More or less. The confusion exists for a majority of people I've met. 
But (as usual) only the vocal minority is heard complaining about their 
own issues, while the others listen and scratch their heads.

> Yes, but the point here was that the components that actually make the
> system "bootstrappable on its own" can be replaced by volunteers.
> 
> I wasn't referring to third-party components that are not necessary
> for the system to function.

Neither the SPARC disassembler nor the ce driver are necessary, so I 
hadn't followed you there, sorry. Thanks for the clarification.

I find your proposition a little disingenuous, though. Why should 
*volunteers* do that? I mean, it's Sun boasting that their OS is 
becoming FOSS. So why reverse the roles, and ask people who say it isn't 
completely free yet to do their work?

The dialog is really becoming something like that:
«Sun: Here, my OS is FOSS, look how good it is!
  FOSS programmer: No, it's not, look there, and there, and there.
  Sun: Oh, yes, sorry.
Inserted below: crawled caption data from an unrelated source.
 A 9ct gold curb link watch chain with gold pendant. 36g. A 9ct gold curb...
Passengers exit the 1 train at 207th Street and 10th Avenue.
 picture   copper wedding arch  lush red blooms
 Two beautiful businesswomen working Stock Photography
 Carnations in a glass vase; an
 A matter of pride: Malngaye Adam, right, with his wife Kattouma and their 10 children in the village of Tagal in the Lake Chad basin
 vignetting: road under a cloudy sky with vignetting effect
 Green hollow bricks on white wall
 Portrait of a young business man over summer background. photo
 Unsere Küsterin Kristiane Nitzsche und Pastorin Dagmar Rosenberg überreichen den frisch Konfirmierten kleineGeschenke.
Huh, since you noticed, can you fix it for me? 
For free? Please?»

Even if you were referring to people already part of the OpenSolaris 
Community, I find that it's circular logic. OpenSolaris aims for 
adoption beyond that. You can't expect at the same time that it will be 
adopted because it's FOSS, and will be FOSS because it's adopted.

[snip]
> If you ask Stallman, even if they don't include non-free components in
> the default setup, if they make them easily available by default,
> that's just as bad.
> 
> The FreeBSD project was certainly criticised for it with their ports system.
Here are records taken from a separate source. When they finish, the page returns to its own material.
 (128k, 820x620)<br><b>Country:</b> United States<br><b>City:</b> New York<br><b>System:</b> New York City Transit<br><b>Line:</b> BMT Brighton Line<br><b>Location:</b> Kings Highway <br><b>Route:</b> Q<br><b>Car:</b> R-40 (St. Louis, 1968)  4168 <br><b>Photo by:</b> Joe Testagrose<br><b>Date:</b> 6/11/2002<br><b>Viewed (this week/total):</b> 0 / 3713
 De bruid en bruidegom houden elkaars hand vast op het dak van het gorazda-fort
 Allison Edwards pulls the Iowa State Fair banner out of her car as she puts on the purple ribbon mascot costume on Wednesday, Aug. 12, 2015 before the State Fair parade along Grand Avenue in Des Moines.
Okay, agreed, there won't be any full agreement there until the nasty 
non-free bits are shot on sight when they get to close.
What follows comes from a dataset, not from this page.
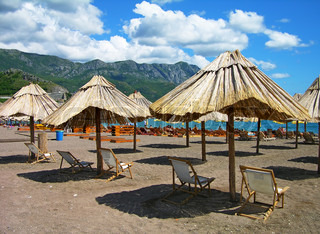 Beautiful beach with chairs and umbrellas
> I don't think our adoption is going to be dependent on satisfying a
> "vocal minority."

I do. You might not remember how much it has hurt Sun and Solaris in the 
past, such as when they shipped their Linux Driver Porting Kit, or 
whatever the exact name was. It shouldn't be taken so lightly.
The vocal minority is heard by a second, much larger and more silent 
group around it, and influences it. It'z difficult to judge how big it 
is, but in the aforementioned case, I saw the direct effect on many 
people around me, longtime Linux and FOSS users. It took a while to subside.

And that group is the one we need to reach now: skilled enough to 
understand the advantages of OpenSolaris, and able to use it in spite of 
the many quirks it has that make it still an experimental OS.

> Individuals believe that this issue is important should join the
> Emancipation CG.

We have to reach to them, and not just sit, and hope they'll come by 
themselves. There's still a very strong distrust of Sun hovering around, 
for reasons not entirely rational.
Telling those people «Come and write some man pages to make OpenSolaris 
free!» isn't very attractive.

Even less since than now, because of the confusion I've written about, 
for them, OpenSolaris is now the name of a fully Sun-controlled 
commercial distribution, not a Community Project anymore. Yes, 
contributing really helps the project as a whole, but that's not visible 
from outside it.

> I'd rather spend my time improving packaging, etc.

Yes, sooo much work there. I can't wait to see a remove option in IPS :-)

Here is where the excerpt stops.